**Exercise**
Copy the lines below with every "Slippers" swapped for "House Shoes" and everything else kept the same. Leave the pictures out.

**Available data**

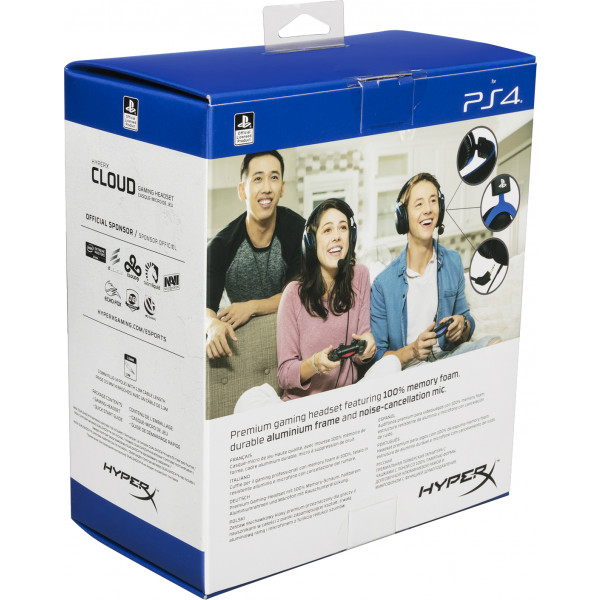 Фото - Гарнитура проводная игровая HyperX Cloud Blue for PS4 (HX-HSCLS-BL/EM)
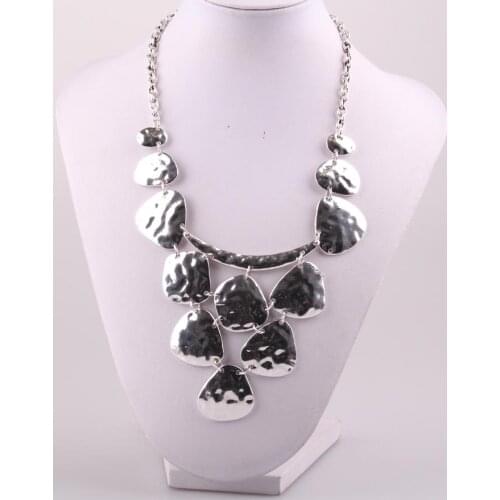 MOODPC Free shipping Fashion Vintage jewelry alloy irregular metal disc Choker necklace For women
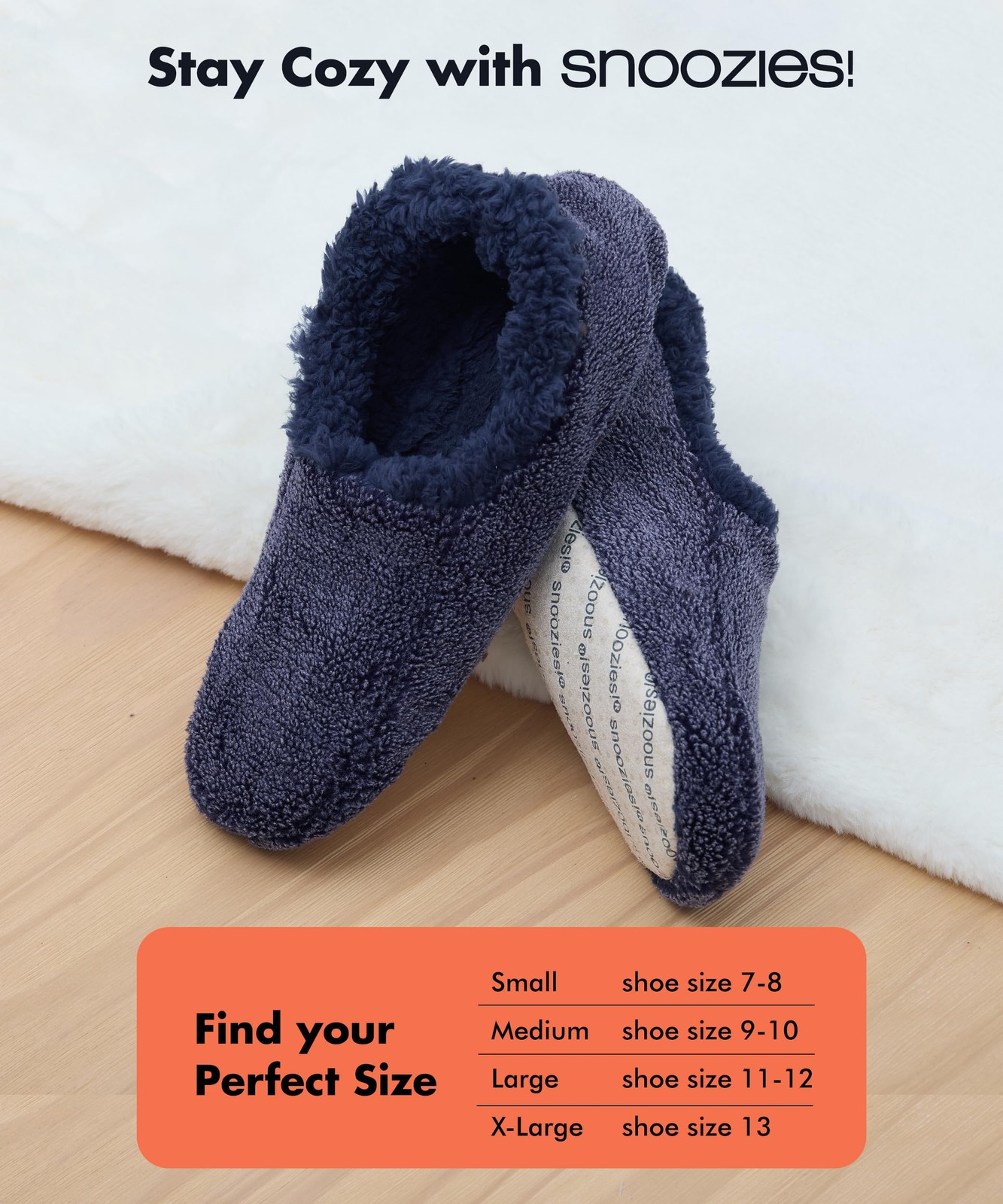 Mens Two Tone Fleece Lined Slippers - Comfortable Slippers for Men - Navy - M...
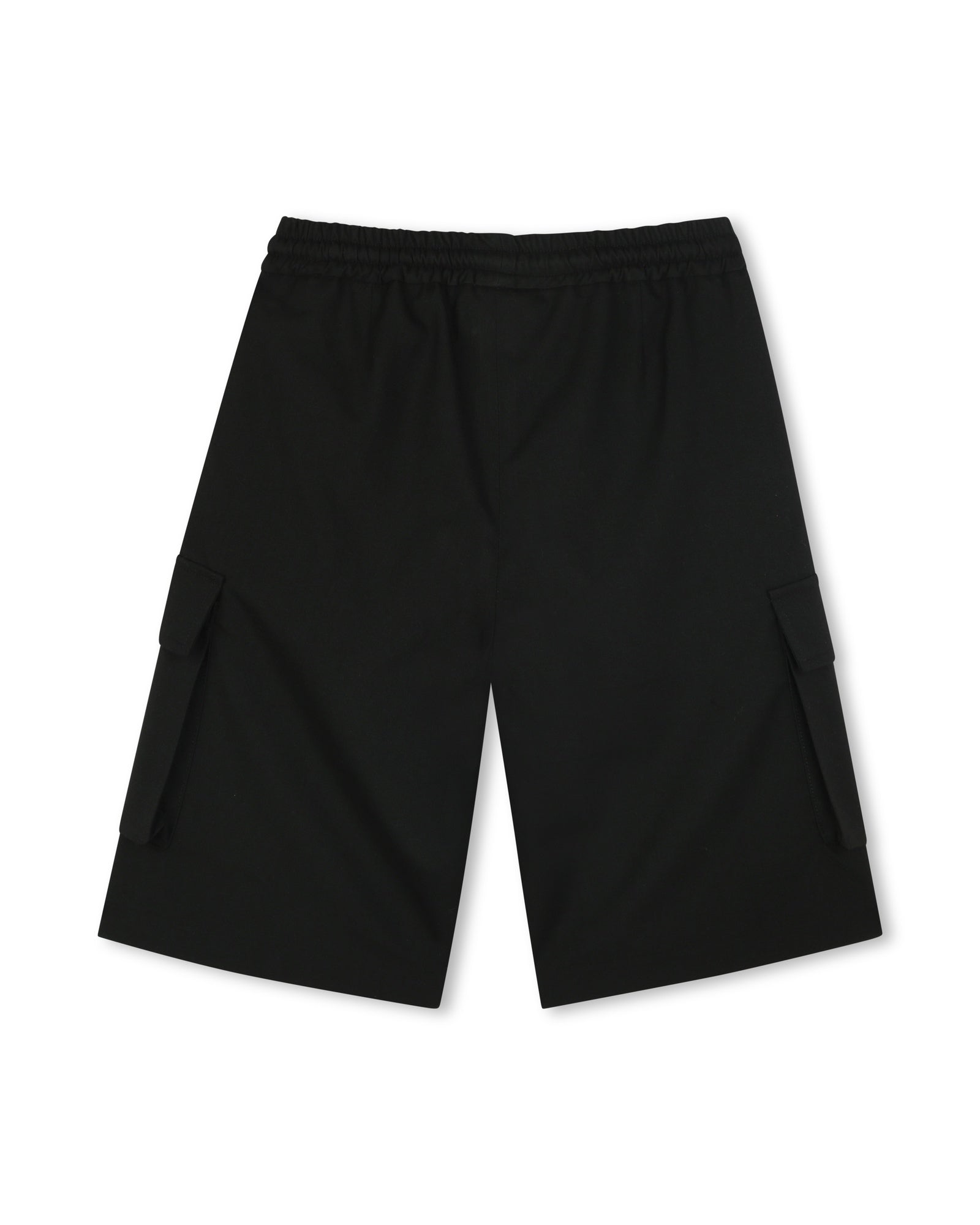 Bermuda long multipoches en toile légère - Black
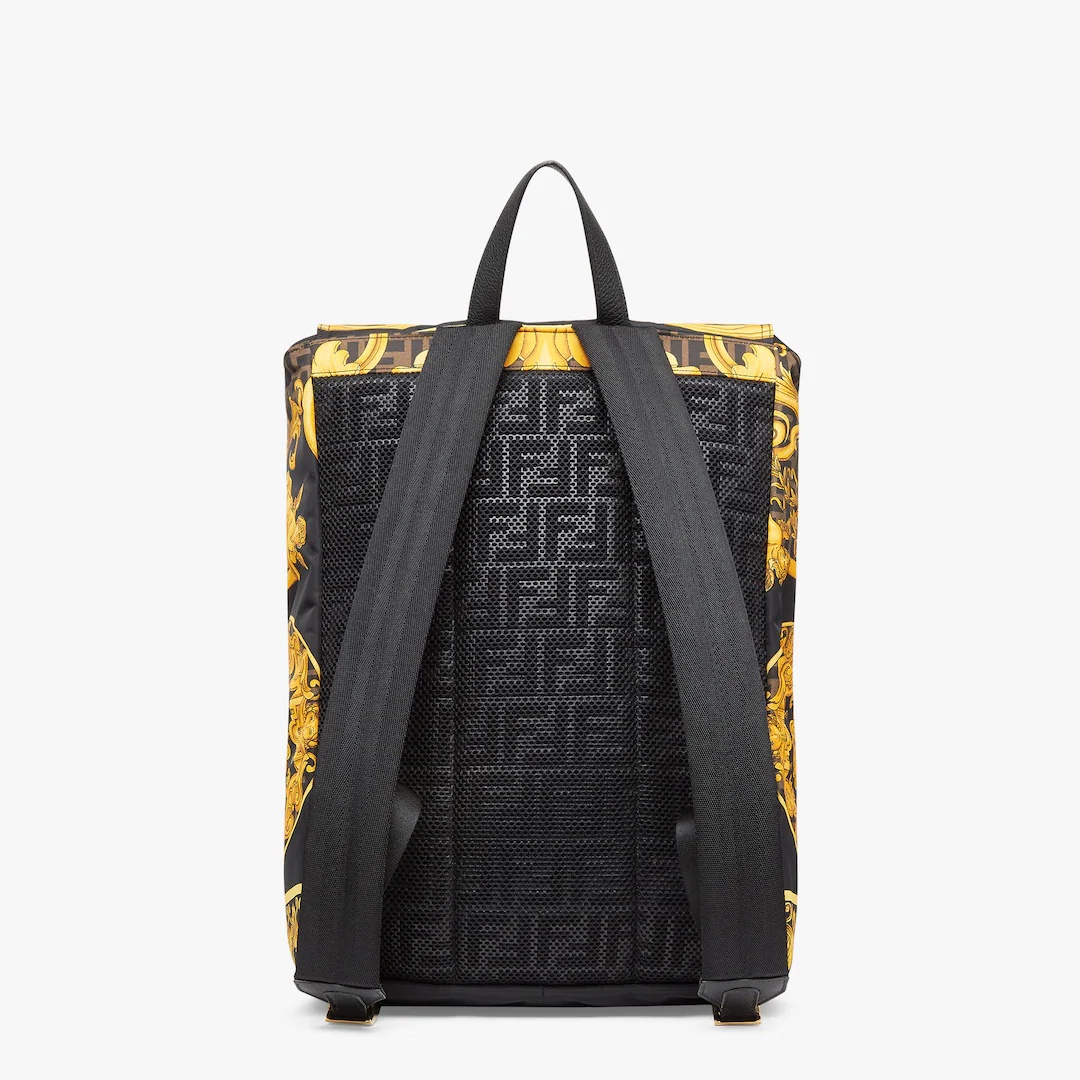 Fendace FF print nylon  backpack - 3
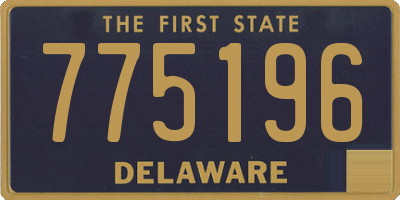 DE license plate 775196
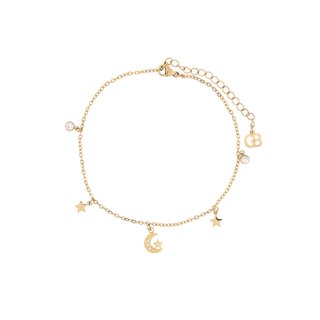 Pulseira de pé aço lua GB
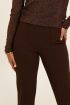 Bruine flared broek met split | My Jewellery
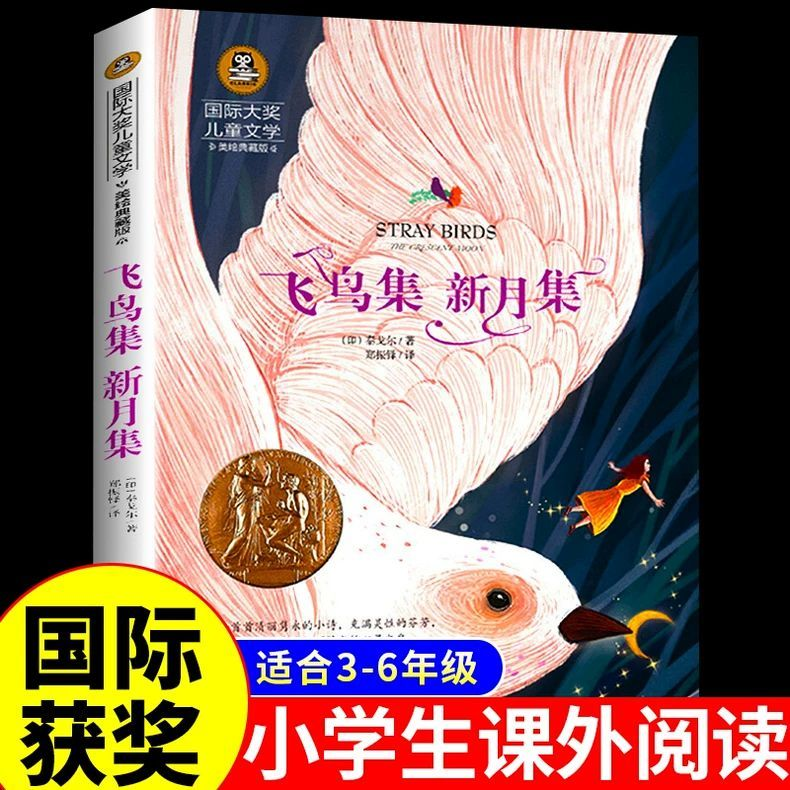 YSYS飞鸟集新月集国际大奖儿童文学彩绘版小学生三四五六年级课外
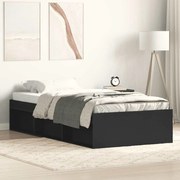 3203825 vidaXL Рамка за легло черна 90x200 см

**Task answer**
 Фото - Гарнитура проводная игровая HyperX Cloud Blue for PS4 (HX-HSCLS-BL/EM)
 MOODPC Free shipping Fashion Vintage jewelry alloy irregular metal disc Choker necklace For women
 Mens Two Tone Fleece Lined House Shoes - Comfortable House Shoes for Men - Navy - M...
 Bermuda long multipoches en toile légère - Black
 Fendace FF print nylon  backpack - 3
 DE license plate 775196
 Pulseira de pé aço lua GB
 Bruine flared broek met split | My Jewellery
 YSYS飞鸟集新月集国际大奖儿童文学彩绘版小学生三四五六年级课外
 3203825 vidaXL Рамка за легло черна 90x200 см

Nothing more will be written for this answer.